- Illustration of Outback from G.I. Joe: Order of Battle. Art by Herb Trimpe.
- First appearance: G.I. Joe: A Real American Hero issue #59 (May 1987)

In-universe information
- Affiliation: G.I. Joe
- Specialty: Survivalist
- File name: Selkirk, Stuart R.
- Birth place: Big Piney, Wyoming
- SN: 098-54-9270
- Rank: E-5 (Sergeant)
- Primary MOS: Infantry
- Secondary MOS: Survival Training Instructor
- Subgroups: Night Force

= Outback (G.I. Joe) =

G.I. Joe character

Outback is a fictional character from the G.I. Joe: A Real American Hero toyline and comic book series. He is the G.I. Joe Team's survivalist and debuted in 1987.

==Profile==
The real name of Outback is Stuart R. Selkirk, born in Big Piney, Wyoming, and he earned the rank sergeant E-5.

His primary military specialty is infantry, while his secondary military specialty is survival training instructor. Outback was working as an instructor at the Survival School as well as the Jungle Warfare Training Center. Outback received extensive experience on missions in Central America and other undisclosed locations. Outback is not intimidated by wilderness, and believes he must become part of the environment rather than its adversary.

His reputation in extreme climates and environments earned him a spot on the G.I. Joe Team, and access to the latest gear and military technology, but Outback prefers to prove his ability to do without it. He views the gadgets and gizmos of today's modern world as distractions, which come at the expense of essential skills like finding food, crafting shelter, and navigating the world without the use of GPS. Outback's ability to improvise solutions with the bare minimum of resources, has saved his life and the lives of his teammates time and again.

===SURVIVAL===
The word "Survival" printed on his shirt is an acronym, taken from the U.S. Army Ranger Handbook:
- Size up the situation.
- Undue haste makes waste.
- Remember where you are.
- Vanquish fear and panic.
- Improve your situation.
- Value living.
- Act like the natives.
- Learn basic skills.

==Toys==
Outback was first released as an action figure in 1987.

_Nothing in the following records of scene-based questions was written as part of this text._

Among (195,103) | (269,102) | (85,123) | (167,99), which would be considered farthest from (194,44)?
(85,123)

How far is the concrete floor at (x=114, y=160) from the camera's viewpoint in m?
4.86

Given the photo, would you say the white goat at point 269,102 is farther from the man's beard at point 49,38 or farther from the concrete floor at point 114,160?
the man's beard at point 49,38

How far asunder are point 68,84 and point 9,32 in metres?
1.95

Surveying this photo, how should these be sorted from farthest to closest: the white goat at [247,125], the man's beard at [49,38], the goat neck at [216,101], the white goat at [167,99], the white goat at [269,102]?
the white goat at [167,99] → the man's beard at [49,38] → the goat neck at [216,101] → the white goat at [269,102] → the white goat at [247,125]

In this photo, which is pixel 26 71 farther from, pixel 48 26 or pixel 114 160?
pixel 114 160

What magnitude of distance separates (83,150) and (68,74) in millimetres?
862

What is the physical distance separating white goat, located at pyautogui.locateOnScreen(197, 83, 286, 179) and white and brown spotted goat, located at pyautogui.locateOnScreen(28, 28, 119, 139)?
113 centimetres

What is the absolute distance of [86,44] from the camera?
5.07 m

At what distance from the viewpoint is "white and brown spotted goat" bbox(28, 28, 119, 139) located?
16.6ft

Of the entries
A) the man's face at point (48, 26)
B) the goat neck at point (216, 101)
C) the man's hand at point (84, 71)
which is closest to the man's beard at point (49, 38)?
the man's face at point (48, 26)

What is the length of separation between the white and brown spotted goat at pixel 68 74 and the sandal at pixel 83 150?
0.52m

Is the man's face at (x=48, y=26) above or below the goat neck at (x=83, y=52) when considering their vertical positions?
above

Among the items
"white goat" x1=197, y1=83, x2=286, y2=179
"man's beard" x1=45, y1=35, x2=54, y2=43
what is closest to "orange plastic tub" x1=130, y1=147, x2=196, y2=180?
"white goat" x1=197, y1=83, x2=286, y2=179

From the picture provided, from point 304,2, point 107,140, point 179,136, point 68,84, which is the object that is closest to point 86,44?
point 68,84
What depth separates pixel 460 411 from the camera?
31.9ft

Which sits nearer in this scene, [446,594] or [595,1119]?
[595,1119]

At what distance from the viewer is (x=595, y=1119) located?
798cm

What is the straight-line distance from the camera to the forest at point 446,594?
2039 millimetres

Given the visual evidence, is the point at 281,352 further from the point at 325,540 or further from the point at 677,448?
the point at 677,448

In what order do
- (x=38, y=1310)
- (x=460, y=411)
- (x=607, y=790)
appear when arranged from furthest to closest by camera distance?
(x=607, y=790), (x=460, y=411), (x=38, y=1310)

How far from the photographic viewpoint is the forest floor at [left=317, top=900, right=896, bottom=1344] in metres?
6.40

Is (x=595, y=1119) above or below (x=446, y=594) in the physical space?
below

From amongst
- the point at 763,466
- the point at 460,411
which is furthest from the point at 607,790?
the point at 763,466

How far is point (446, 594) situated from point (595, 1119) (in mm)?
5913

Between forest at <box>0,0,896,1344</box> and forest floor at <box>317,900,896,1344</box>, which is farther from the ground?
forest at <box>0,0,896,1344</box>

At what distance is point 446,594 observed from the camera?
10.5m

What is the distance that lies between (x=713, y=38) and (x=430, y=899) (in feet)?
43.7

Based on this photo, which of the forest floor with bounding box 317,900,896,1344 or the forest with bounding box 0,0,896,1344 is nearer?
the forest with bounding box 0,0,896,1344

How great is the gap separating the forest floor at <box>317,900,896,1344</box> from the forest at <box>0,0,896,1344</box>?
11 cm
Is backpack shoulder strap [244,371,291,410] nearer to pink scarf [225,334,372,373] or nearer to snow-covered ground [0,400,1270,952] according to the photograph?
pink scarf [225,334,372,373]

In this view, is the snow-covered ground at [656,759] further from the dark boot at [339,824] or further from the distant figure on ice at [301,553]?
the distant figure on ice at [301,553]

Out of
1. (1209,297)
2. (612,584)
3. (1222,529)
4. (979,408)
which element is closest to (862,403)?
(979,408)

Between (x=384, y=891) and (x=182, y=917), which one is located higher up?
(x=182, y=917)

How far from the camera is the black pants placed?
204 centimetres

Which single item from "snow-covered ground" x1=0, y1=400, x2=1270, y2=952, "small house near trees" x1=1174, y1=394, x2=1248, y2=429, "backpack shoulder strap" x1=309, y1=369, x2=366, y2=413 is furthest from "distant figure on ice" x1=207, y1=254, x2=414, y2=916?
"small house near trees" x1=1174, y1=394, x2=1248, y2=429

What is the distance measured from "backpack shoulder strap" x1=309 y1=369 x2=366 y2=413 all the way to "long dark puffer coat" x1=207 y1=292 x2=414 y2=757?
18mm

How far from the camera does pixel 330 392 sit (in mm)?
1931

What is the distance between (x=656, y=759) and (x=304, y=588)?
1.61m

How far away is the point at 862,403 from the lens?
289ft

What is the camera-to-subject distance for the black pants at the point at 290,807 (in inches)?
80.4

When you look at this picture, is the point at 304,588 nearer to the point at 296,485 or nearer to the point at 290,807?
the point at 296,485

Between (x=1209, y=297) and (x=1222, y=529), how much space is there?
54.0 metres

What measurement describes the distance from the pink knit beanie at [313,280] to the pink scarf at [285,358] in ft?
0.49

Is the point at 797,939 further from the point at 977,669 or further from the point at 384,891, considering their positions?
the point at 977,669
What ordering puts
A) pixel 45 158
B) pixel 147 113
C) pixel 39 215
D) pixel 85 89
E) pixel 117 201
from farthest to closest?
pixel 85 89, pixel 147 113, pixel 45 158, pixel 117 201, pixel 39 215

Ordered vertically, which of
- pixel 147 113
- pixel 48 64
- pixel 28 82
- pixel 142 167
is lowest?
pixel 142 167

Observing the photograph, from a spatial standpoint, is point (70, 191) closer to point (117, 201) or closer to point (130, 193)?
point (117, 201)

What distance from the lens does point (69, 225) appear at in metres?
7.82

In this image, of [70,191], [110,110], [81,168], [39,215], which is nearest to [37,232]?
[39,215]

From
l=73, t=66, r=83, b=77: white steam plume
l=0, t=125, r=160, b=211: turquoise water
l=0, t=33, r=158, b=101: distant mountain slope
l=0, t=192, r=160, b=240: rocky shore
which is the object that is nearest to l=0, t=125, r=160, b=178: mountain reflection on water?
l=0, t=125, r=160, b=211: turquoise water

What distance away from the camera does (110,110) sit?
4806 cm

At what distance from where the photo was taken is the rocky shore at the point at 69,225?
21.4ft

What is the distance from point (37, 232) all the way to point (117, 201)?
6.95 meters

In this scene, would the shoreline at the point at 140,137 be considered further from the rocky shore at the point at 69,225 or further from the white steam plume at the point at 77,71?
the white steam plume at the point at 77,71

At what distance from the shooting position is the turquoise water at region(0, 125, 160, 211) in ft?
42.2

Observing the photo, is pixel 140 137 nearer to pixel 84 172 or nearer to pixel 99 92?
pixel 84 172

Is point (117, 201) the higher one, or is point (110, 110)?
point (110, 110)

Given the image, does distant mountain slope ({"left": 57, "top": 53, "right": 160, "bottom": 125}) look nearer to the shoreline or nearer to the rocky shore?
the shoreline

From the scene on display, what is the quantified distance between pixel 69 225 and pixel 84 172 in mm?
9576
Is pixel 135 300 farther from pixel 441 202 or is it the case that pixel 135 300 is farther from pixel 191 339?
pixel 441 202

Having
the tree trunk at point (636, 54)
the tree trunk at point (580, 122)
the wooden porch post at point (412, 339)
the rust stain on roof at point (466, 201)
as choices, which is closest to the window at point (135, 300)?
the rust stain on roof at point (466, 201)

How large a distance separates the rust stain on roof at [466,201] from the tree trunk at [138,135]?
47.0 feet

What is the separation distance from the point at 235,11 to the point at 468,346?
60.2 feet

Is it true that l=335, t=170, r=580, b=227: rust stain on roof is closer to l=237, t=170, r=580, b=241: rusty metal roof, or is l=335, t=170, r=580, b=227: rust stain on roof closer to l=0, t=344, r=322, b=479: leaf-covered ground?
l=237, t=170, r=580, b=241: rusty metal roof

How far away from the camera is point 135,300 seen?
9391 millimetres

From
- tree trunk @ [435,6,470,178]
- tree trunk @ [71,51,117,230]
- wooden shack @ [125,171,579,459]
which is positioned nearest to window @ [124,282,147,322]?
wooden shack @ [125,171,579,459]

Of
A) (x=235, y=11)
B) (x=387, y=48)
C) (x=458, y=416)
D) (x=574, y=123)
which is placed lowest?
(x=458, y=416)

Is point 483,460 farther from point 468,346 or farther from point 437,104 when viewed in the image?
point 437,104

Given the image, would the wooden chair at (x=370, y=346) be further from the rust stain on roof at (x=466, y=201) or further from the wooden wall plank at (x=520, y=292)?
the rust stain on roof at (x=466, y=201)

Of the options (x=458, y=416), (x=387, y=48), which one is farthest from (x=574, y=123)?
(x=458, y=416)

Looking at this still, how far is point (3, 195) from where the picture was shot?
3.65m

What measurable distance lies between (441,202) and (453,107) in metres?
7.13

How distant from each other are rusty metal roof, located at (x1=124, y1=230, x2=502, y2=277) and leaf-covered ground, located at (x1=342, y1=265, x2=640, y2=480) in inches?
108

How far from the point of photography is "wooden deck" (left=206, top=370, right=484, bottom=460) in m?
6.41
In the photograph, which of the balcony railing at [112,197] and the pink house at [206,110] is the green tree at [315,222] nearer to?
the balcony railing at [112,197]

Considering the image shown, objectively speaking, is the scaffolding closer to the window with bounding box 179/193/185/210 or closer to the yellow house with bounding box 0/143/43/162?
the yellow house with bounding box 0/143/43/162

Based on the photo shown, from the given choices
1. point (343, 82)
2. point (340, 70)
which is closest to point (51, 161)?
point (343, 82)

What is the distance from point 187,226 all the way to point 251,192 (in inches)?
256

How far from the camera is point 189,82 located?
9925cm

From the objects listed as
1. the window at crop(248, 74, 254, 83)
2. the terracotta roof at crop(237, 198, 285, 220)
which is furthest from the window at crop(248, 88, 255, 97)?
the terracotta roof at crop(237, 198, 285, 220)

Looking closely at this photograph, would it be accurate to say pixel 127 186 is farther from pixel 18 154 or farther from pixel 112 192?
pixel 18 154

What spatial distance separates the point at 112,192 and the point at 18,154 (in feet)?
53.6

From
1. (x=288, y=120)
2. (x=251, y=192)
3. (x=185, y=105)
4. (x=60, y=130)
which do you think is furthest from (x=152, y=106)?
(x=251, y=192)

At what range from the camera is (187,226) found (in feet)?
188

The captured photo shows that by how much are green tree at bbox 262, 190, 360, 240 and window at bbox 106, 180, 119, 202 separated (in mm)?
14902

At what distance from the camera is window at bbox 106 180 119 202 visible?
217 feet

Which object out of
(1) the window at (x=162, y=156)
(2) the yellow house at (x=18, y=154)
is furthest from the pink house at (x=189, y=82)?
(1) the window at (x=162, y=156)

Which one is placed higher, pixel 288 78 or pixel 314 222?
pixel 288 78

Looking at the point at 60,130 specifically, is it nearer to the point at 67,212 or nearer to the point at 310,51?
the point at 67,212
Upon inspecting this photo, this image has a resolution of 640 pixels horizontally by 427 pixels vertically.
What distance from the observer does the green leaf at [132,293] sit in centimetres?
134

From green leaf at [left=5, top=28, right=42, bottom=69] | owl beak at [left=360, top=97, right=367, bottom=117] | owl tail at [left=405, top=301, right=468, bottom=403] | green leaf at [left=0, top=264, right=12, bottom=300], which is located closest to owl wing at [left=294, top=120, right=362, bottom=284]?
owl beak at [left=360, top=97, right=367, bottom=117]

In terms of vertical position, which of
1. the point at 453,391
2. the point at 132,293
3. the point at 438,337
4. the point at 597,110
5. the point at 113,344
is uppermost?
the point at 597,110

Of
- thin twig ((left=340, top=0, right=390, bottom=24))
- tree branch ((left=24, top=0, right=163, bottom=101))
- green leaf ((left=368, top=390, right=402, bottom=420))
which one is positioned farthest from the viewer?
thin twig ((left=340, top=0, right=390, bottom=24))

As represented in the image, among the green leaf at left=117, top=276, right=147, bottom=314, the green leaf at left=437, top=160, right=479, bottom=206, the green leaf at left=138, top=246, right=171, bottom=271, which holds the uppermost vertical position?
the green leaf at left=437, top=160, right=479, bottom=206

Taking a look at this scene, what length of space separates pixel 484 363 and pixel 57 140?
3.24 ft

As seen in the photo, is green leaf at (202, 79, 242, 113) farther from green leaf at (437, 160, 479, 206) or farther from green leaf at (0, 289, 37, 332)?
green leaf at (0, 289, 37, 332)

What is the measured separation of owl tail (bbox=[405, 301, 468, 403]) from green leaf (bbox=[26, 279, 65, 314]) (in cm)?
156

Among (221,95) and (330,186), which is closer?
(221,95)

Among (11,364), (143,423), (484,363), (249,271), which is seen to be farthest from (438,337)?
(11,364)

The figure was repainted and released as part of the Night Force line in 1988, packaged with Crazylegs.

A new version of Outback was released in 1993 as part of the 'Battle Corps' line. A year later the figure was re-released in different colors.

Outback was due to be released as part of the Direct-To-Consumer line but the wave featuring him was cancelled. Outback and the other figures in the wave were later released by the G.I. Joe Collectors Club.

Outback was released in 25th anniversary form as part of the "Assault on Cobra Island" set.

==Comics==
===Marvel Comics===
In the Marvel Comics G.I. Joe series, he first appeared in G.I. Joe: A Real American Hero #59 (May 1987). He has been testing government issued survival equipment and is picked up by a group of Joes returning from weapons testing. The entire group then has to battle an attack by Cobra Commander and Raptor. In issue #61, he is ordered to leave three of his fellow Joes (Stalker, Quick Kick, and Snow Job) behind in order that someone might know they had been captured. Despite the orders, he has trouble dealing with this. His escape from Borovia is detailed in the sixth issue of the 'Special Missions' spin-off series. Outback returns alone to G.I. Joe's Utah headquarters. Leatherneck and Mutt voice how they dislike he has returned alone. The former persists on this topic, leaning into Outback, who pulls a knife on him. The situation is resolved without further violence. Later, the Joes are rescued by another team. They track down Outback and reassure him he did the right thing. His escape had given them enough hope to make it through the ordeal.

Outback is later a part of reserve force of Joes that arrive to add the Joes already on Cobra Island taking part in the Cobra Island Civil War.

Outback is one of the observers when Cobra Commander leads an attack on Castle Destro.

===Devil's Due===
In the Devil's Due series, Outback is one of the many Joes drawn back into service to battle 'Coil'. It is the army created by Serpentor that has just taken over Cobra Island. Outback says to Leatherneck that he, Outback, has just been called up two days ago. Moments later, he is shot in the lower left of his chest. Leatherneck drives off the Cobra attacker, declaring that he is angry because his 'buddy' was injured. Outback survives his injuries.

==Novel==
Outback plays a supporting role in the G.I. Joe novel 'Fool's Gold'. It was printed by Ballantine Books.